**Written request**
Copy out the rows word for word, from the line containing "Is (x=209, y=146)" through the end of the rows, keeping both of those ends. Leave the pictures out of your answer.

**Record extracts**
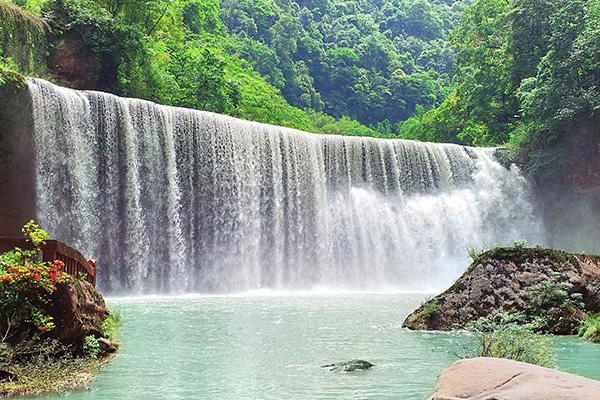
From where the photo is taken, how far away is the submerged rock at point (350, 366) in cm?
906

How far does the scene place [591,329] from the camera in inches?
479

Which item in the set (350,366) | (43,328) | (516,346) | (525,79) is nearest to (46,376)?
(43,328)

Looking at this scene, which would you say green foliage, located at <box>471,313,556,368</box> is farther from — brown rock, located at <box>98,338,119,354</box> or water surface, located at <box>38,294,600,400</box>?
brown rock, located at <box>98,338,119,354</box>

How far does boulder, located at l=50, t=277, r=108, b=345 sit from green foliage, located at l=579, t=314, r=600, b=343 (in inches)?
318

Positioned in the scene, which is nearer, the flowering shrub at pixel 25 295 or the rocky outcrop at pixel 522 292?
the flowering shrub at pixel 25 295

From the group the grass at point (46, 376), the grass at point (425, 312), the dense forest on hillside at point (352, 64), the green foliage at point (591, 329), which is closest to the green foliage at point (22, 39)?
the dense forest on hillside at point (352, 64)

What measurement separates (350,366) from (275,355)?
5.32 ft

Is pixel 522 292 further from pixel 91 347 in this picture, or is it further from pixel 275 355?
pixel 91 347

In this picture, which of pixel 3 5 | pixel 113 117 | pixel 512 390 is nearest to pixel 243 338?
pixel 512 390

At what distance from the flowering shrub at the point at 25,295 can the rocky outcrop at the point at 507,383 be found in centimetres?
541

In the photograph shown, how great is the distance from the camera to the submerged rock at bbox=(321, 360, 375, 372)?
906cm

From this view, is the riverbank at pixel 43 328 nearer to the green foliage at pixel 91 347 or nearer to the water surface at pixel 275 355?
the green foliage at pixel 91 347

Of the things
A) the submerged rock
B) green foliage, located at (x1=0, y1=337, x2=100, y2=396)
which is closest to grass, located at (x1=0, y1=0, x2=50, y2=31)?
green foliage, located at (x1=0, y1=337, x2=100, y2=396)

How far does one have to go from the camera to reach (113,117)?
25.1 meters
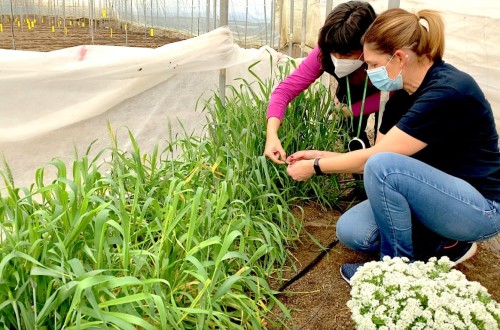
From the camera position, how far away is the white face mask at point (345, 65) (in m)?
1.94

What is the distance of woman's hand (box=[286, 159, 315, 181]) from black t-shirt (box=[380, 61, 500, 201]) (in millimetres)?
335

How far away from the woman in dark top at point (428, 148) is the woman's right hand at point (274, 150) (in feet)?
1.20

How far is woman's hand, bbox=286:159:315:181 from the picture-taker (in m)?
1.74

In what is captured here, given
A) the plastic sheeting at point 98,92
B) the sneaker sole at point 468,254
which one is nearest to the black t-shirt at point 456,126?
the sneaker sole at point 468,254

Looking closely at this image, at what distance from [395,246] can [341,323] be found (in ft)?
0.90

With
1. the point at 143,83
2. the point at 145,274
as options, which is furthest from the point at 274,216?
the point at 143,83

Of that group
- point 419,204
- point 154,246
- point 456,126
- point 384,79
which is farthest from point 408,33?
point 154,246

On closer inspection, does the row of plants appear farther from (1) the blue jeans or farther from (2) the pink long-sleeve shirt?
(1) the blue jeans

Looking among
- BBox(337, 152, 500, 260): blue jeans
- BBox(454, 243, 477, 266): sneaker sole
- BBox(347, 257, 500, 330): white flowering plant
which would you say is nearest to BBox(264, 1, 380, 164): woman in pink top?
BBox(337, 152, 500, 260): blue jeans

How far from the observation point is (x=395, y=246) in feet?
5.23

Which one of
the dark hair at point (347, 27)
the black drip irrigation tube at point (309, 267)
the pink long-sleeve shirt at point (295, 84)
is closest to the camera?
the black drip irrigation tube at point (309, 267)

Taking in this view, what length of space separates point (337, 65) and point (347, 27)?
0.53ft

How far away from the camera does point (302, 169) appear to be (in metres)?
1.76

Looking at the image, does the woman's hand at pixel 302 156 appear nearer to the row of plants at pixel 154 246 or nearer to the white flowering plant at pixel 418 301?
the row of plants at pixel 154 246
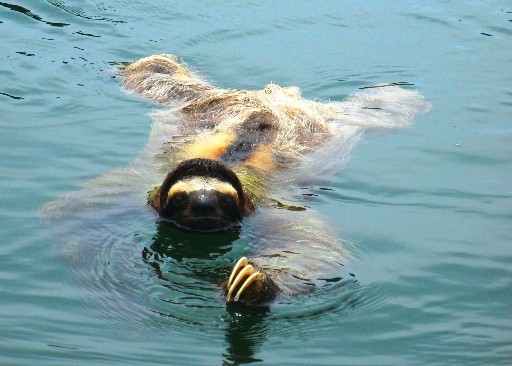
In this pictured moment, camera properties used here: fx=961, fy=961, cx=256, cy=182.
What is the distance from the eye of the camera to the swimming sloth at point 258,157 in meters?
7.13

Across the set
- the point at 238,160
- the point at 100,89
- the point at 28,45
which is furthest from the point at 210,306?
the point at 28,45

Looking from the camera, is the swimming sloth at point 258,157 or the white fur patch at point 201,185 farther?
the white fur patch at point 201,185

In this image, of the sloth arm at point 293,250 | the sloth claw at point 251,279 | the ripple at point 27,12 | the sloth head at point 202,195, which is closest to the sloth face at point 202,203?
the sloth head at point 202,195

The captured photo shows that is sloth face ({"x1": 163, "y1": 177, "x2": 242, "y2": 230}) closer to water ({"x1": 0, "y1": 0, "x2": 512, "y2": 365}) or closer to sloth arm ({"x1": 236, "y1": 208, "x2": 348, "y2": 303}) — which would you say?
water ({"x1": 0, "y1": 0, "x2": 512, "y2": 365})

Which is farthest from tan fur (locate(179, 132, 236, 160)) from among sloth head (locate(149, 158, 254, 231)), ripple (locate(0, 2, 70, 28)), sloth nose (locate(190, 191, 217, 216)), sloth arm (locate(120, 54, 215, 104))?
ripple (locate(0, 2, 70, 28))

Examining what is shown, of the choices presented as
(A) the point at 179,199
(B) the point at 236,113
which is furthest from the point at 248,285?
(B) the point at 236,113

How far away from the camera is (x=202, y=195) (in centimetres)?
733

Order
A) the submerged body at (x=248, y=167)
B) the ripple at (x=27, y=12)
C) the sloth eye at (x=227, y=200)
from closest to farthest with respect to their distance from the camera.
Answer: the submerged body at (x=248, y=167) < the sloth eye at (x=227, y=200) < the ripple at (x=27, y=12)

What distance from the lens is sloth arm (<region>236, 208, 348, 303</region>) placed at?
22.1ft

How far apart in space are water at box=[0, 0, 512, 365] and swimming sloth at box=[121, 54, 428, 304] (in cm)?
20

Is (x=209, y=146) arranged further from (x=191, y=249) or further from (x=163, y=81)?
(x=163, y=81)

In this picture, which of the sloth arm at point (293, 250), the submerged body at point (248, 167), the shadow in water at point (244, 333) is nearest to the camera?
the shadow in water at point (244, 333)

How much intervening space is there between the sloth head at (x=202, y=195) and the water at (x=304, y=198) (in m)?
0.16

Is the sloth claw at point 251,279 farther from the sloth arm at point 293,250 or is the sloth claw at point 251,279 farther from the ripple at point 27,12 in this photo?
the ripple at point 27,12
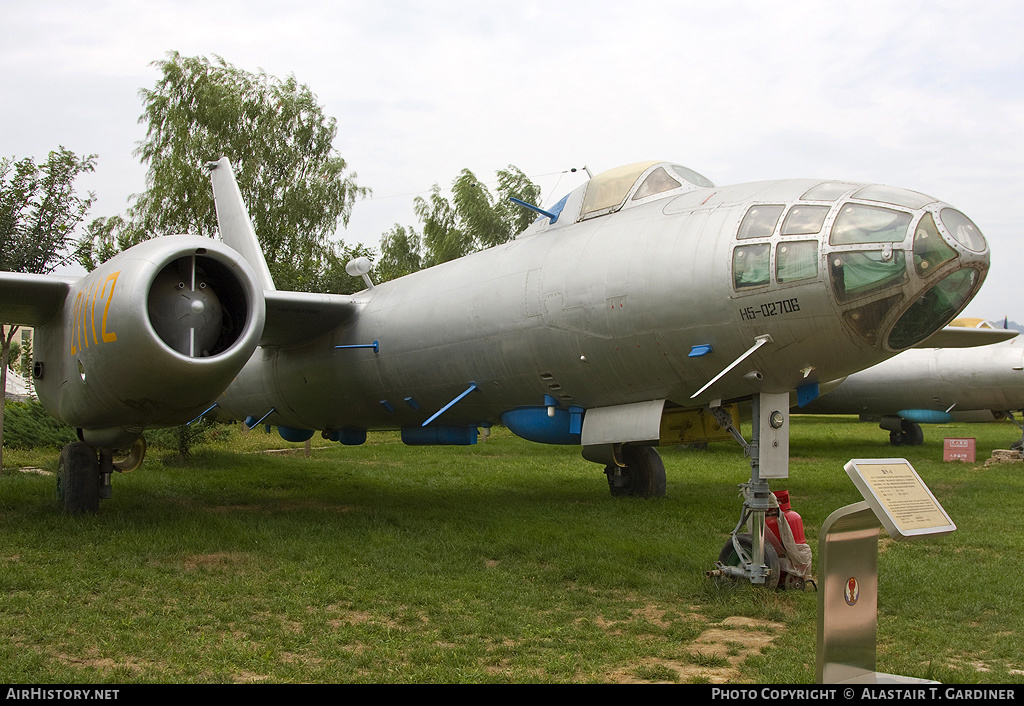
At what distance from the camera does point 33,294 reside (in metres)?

**Result for this exercise**
Is (x=209, y=146) arranged further from (x=191, y=249) or further from (x=163, y=81)?
(x=163, y=81)

In this picture, which of the sloth arm at point (293, 250), the submerged body at point (248, 167), the shadow in water at point (244, 333) is nearest to the camera?
the shadow in water at point (244, 333)

How much intervening space is there between the sloth head at (x=202, y=195) and the water at (x=304, y=198) (in m)?
0.16

Is the sloth claw at point 251,279 farther from the sloth arm at point 293,250 or is the sloth claw at point 251,279 farther from the ripple at point 27,12 in this photo?
the ripple at point 27,12
At what distance from the camera does point 33,294 reside (in metres)?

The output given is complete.